Nuchal translucency (NT) refers to the collection of fluid in the back of the fetal neck [1]. Measurement of nuchal translucency (NT) between 11 and 13+6 weeks above the 99th centile (≥3.5 mm) is defined as increased NT. Increased NT thickness is associated with fetal structural defects, chromosomal abnormalities, and genetic disorders [27]. Some congenital malformations, which mainly involve congenital heart disease, diaphragmatic hernia, and orofacial clefts, are increased in cases with an NT ≥ 3.5 mm [810]. Common aneuploidies, including trisomies 21, 18, and 13 and monosomy X, are the major chromosomal abnormalities associated with increased NT. Genetic disorders have also been reported in association with enlarged NT. The most common conditions include Noonan syndrome, Smith–Lemli–Opitz syndrome, and congenital adrenal hyperplasia [7, 11, 12].

CMA detects imbalances in the DNA copy number, which are referred to as copy number variants (CNVs) [13]. Chromosomal microarray analysis (CMA) shows advantages over conventional karyotyping not only in postnatal diagnosis but also in prenatal diagnosis.
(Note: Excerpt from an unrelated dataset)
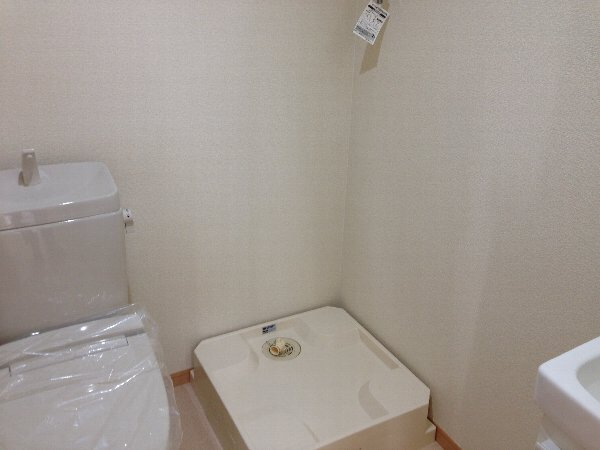 ビューレ金沢八景 101号室の設備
Especially in cases with structural anomalies found during prenatal imaging examinations, CMA can detect another 5.6% pathogenic copy number variants (CNVs) in isolated defects and 9.1% pathogenic CNVs in multiple defects [14]. Recent studies have concluded different detection rates for pathogenic CNVs in cases with increased NT (0–15%) [1517]. Some microdeletion/microduplication syndromes, including 22q11.2 deletion syndrome, have been found to be associated with enlarged NT thickness [18, 19].
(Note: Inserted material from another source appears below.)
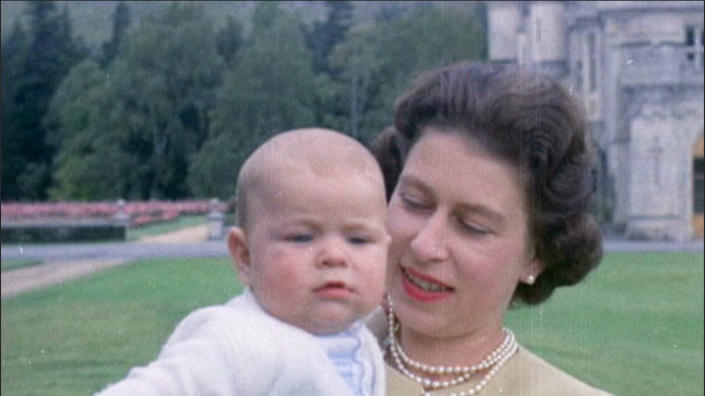 From Factual Fiction  THE QUEEN UNSEEN Thursday 8th April 2021 on ITV   Pictured: Queen with Prince Andrew as a baby at Balmoral in 1960 The Queen with 7- month old Prince Andrew, in some of the first pictures in colour taken of the young Prince. With the arrival of her third child, the Queen spent more time with her family.  The Queen is the most famous woman in the world, yet as she reaches her 95th birthday she remains an enigma. In this unique film, we lift the mask of royalty to reveal the remarkable woman behind the throne. To learn more about the hidden private Elizabeth Windsor, who has sacrificed so much for crown and duty and discover how she has coped with increasing public demands to reveal every aspect of her private self.   Using unseen home movies, intimate informal archive and recently digitised ÔlostÕ material from some of the 116 countries she has visited, weÕll uncover the real Elizabeth Windsor.  In rare off-duty moments weÕll discover The Queen on holiday, as a mother, wife, cook, animal lover, farmer, and expert horsewoman.  This remarkable footage shows her true passions and some of the unlikely, unknown friendships she has forged away from the public eye.  (c) Factual Fiction.  For further information please contact Peter Gray 07831 460 662 peter.gray@itv.com    This photograph is © Factual Fiction and can only be reproduced for editorial purposes directly in connection with the programme. THE QUEEN UNSEEN or ITV. Once made available by the ITV Picture Desk, this photograph can be reproduced once only up until the Transmission date and no reproduction fee will be charged. Any subsequent usage may incur a fee. This photograph must not be syndicated to any other publication or website, or permanently archived, without the express written permission of ITV Picture Desk. Full Terms and conditions are available on the website https://www.itv.com/presscentre/itvpictures/terms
Though in most studies, increased NT has been defined as measurement greater than or equal to 3.5 mm, we found that some pathogenic CNVs could also be detected in cases with an NT equal to or greater than 2.5 mm but less than 3.5 mm in our routine work. Therefore, the objective of this study was to assess the performance of a prenatal diagnostic strategy using combined QF-PCR and CMA for fetuses with an NT ≥ 2.5 mm.

2. Materials and Methods

This investigation was a retrospective study in which a total of 499 pregnancies with an NT ≥ 2.5 mm were enrolled at the Prenatal Diagnosis Center of West China Second University Hospital from November 2015 to December 2018. NT was assessed between 11 and 13+6 weeks (fetal crown-rump length ranging between 45 and 84 mm) according to the standards of the Fetal Medicine Foundation (FMF) by FMF-certified sonographers. All women received comprehensive prenatal counseling, including the possible outcome of the fetuses and the indications, accuracy, limitations, and risk of amniocentesis, QF-PCR, and CMA. Signed informed consent forms were obtained from all participants.

The initial 2 ml of amniotic fluid (AF) was abandoned to avoid maternal cell contamination. If maternal cell contamination (MCC) was suspected, DNA was extracted from cultured AF. If MCC was excluded, DNA was extracted immediately from the uncultured AF using the QIAamp® DNA Blood Mini Kit (QIAGEN GmbH, Hilden, Germany). All samples were subjected to QF-PCR detection using a trisomy 21, 18, and 13 and sex chromosome polyploidy detection kit (fluorescence PCR-capillary electrophoresis) (DAAN GENE, Guangzhou, China), following the manufacturer’s protocol.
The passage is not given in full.